Wednesday, January 9, 2019

Interpreting the Bible with "First Mention"

There are many biblical scholars that I have heard and read (including Dr. James R. White, who can translate an ancient manuscript from the Greek on the spot). They never mentioned the Law (or Principle) of First Mention, so I was surprised to learn that this concept is a problem for hermeneutics and proper interpretation.

There is a concept called the "Law of First Mention" that is used to interpret the Bible. Unfortunately, it has several problems, leads to errors, and should not be used.
The Bible, George Harvey, 1845
I was also startled to learn that some educated biblical creationists actually use this Law of First Mention. Essentially, it means that the meaning of a word is determined by where it first appears in the Bible. That may appear sensible at first, but there are some things to consider. 

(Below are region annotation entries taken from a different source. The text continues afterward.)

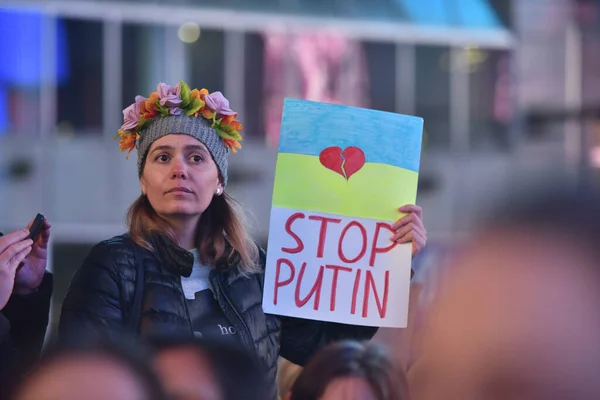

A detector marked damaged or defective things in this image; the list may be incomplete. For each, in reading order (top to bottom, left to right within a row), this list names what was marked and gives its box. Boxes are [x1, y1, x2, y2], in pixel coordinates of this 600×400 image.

broken heart drawing [318, 145, 366, 180]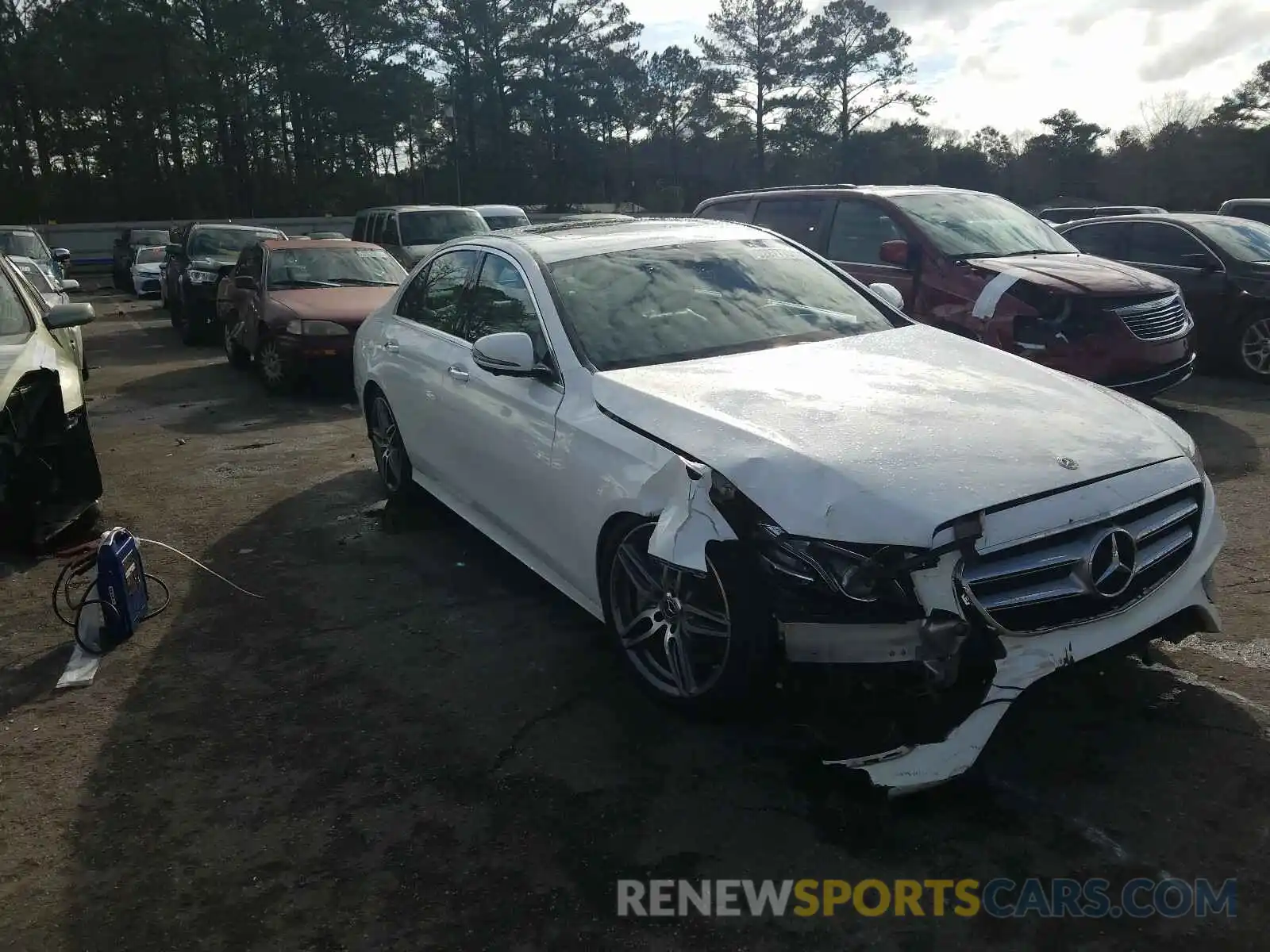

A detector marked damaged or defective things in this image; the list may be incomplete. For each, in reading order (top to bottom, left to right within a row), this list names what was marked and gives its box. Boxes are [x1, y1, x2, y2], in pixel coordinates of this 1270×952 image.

damaged white mercedes-benz [352, 217, 1226, 797]
broken headlight [759, 520, 921, 609]
crumpled front bumper [813, 476, 1232, 797]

First of all, an argument for First Mention may appear more believable if people were reading from the original languages instead of translations. Another problem with the concept would be that the books of the Bible are not laid out chronologically — Job is considered to be the oldest book, Mark is considered to be the earliest Gospel, and John's Gospel is not synoptic, not following the timeline of Jesus' ministry. Also, there is no indication in Scripture that this approach is valid. There are other reasons to reject the pitfalls of First Mention.
Since the Bible is God’s Word, it is of utmost importance that Christians properly understand its message. To do that, one must learn how to rightly interpret Scripture. Sadly, many believers have never been taught basic principles for interpreting the Bible. This oversight has led to many verses being taken from their contexts and too many aberrant theologies based on other unsound methodologies.

. . .
Nevertheless, proper interpretation of the Bible must be held in such a high regard that any deviation from sound hermeneutical principles should be corrected. Young-earth creationists are not immune to mistakes in this area. While Bible-believing Christians may occasionally disagree on the correct application of certain interpretive principles, we can all agree that using a demonstrably poor principle to defend a correct position is unnecessary, inappropriate, and unbecoming of those who are committed to upholding the truth of Scripture.

One such principle has found favor among some young-earth creationists, and it is occasionally used by others who disagree with our view. It is known as the “principle of first mention,” or sometimes the “law of first mention.” Not everyone agrees on exactly what it means.